The term “new republic”, coined last year by pro-government media outlets and later adopted by the government, refers to the country under Mr El Sisi's rule.
Since taking office in 2014, he has launched a drive to overhaul the economy, upgrade infrastructure — including building new bridges, thousands of kilometres of motorways and new cities.
Mr El Sisi said he would release details of the proposed dialogue later this month.
While it is not clear who will participate in the dialogue or what its aim is, the proposal comes at a time when the economy is reeling from the fallout of the war in Ukraine and as most Egyptians struggle with increasing food and energy prices.
“The current crisis is extremely brutal,” Mr El Sisi said, pointing out that it hit at a time when the country was emerging from an economic slump caused by the coronavirus pandemic.
Mr El Sisi has, in the past, publicly stated his disdain for politics, saying his overriding priority was to feed Egypt’s 103 million people and provide them with decent housing, adequate medical care and education.
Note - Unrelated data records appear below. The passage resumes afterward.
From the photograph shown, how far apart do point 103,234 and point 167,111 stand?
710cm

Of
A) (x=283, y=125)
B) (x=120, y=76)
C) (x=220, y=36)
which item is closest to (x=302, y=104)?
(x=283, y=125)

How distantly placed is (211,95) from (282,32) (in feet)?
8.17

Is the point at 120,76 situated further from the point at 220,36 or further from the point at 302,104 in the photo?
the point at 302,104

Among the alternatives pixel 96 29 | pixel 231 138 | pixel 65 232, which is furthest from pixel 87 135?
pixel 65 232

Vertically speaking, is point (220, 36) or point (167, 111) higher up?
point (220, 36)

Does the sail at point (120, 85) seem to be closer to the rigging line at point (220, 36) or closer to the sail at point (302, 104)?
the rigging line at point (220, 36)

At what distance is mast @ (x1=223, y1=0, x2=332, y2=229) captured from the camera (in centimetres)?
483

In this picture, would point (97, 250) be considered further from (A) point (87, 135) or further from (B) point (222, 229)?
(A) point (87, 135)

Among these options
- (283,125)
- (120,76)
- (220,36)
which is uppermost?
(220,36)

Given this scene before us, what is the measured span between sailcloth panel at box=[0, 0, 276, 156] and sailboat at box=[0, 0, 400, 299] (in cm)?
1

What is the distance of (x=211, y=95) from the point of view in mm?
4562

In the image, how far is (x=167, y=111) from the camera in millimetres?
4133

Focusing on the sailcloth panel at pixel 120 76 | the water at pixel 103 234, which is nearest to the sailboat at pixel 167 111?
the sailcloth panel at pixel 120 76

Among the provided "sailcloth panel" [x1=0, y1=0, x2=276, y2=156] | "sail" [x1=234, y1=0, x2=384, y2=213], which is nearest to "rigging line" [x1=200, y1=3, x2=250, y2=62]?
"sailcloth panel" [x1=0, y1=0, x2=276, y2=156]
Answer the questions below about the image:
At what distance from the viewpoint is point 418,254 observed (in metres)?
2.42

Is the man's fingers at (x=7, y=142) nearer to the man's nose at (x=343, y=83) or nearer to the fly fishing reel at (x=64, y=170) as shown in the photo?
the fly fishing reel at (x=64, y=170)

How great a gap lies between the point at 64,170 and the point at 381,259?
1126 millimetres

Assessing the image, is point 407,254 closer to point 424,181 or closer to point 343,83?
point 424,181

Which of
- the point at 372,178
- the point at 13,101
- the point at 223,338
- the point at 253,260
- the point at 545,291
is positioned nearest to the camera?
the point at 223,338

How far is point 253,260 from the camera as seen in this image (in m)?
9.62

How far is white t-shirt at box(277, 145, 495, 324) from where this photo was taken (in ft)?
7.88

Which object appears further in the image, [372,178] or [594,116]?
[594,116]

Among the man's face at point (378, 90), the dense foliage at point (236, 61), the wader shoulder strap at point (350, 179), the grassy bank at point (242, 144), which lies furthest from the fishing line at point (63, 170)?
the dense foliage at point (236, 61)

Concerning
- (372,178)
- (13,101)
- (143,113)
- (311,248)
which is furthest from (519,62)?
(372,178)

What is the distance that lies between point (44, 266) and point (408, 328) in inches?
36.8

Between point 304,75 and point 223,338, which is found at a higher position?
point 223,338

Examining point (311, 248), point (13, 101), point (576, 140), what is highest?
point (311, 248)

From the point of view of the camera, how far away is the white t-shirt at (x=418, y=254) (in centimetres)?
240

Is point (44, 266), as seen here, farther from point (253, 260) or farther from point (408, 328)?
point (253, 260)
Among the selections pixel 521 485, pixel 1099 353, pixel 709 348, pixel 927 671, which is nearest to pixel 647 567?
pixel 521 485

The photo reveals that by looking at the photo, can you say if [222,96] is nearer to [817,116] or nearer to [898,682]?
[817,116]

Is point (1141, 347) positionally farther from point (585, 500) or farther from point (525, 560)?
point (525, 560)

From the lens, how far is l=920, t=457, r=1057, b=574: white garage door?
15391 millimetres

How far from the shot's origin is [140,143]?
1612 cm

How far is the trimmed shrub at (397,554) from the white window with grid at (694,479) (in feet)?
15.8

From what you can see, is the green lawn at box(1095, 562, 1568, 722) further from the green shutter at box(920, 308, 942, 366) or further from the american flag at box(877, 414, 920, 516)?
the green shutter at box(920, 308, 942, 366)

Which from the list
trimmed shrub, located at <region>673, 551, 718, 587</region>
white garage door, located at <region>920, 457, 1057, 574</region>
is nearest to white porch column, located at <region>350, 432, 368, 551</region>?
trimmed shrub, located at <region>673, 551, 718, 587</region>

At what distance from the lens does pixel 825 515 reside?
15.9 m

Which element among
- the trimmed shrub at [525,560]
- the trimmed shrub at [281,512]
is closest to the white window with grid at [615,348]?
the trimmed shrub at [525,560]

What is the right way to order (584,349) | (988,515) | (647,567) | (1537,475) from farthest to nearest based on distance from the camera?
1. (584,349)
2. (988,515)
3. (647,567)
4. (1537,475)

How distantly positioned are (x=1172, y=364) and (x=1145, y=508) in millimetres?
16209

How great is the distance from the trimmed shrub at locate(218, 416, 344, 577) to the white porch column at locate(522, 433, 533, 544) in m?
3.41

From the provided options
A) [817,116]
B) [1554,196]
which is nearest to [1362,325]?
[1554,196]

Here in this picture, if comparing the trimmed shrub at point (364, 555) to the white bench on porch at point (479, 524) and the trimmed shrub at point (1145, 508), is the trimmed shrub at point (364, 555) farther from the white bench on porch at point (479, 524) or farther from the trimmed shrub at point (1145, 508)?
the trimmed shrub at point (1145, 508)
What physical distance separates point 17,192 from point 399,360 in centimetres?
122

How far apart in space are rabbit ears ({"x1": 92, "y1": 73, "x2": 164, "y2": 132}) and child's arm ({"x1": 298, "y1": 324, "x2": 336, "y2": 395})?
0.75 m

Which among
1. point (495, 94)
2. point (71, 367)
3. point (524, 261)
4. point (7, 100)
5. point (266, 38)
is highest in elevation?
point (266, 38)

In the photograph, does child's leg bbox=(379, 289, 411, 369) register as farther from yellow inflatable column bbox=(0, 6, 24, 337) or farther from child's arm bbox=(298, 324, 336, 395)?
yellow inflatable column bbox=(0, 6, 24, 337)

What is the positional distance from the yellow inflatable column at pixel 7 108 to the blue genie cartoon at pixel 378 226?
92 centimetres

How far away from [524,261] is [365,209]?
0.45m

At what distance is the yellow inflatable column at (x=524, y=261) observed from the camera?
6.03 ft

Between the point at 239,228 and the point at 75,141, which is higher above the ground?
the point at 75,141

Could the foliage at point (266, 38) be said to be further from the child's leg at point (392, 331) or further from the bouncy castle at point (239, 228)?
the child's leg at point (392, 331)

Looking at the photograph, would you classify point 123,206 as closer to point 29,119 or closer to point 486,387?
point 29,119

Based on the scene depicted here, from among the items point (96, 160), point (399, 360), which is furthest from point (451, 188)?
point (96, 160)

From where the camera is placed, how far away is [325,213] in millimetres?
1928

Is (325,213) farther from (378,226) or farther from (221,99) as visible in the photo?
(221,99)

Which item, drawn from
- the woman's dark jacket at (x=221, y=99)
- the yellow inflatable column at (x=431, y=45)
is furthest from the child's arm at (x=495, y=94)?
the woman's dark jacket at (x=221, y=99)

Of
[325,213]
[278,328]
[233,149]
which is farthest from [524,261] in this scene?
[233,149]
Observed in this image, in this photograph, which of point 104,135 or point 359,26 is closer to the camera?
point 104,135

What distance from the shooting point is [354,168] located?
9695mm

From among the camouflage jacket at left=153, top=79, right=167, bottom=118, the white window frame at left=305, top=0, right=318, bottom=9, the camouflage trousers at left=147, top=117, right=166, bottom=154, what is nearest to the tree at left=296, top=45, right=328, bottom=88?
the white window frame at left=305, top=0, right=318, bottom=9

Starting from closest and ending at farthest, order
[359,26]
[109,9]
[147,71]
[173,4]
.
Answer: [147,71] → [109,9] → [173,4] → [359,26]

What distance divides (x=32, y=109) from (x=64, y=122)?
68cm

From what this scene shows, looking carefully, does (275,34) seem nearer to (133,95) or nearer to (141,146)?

Parliament is packed with his supporters. While there are many political parties, none has any following to speak of, or is able to offer alternative policies or effectively challenge those of the government. Street protests are effectively banned.
The media is under government control or toes the official line, leaving social media as perhaps the only forum for alternative views.
However, many Egyptians see Mr El Sisi as a no-nonsense leader who has worked relentlessly to modernise the country, overhaul the economy and improve a wide range of services.
He has acknowledged that Egyptians paid a “cruel bill” for the economic reforms he introduced in 2016, including new taxes, the removal of subsidies on essential foodstuffs and fuel and devaluing the currency.
On Thursday, he credited those reforms for Egypt successfully weathering the impact of the Covid-19 pandemic on the economy, which showed growth at a time when the economies of most countries in the region contracted.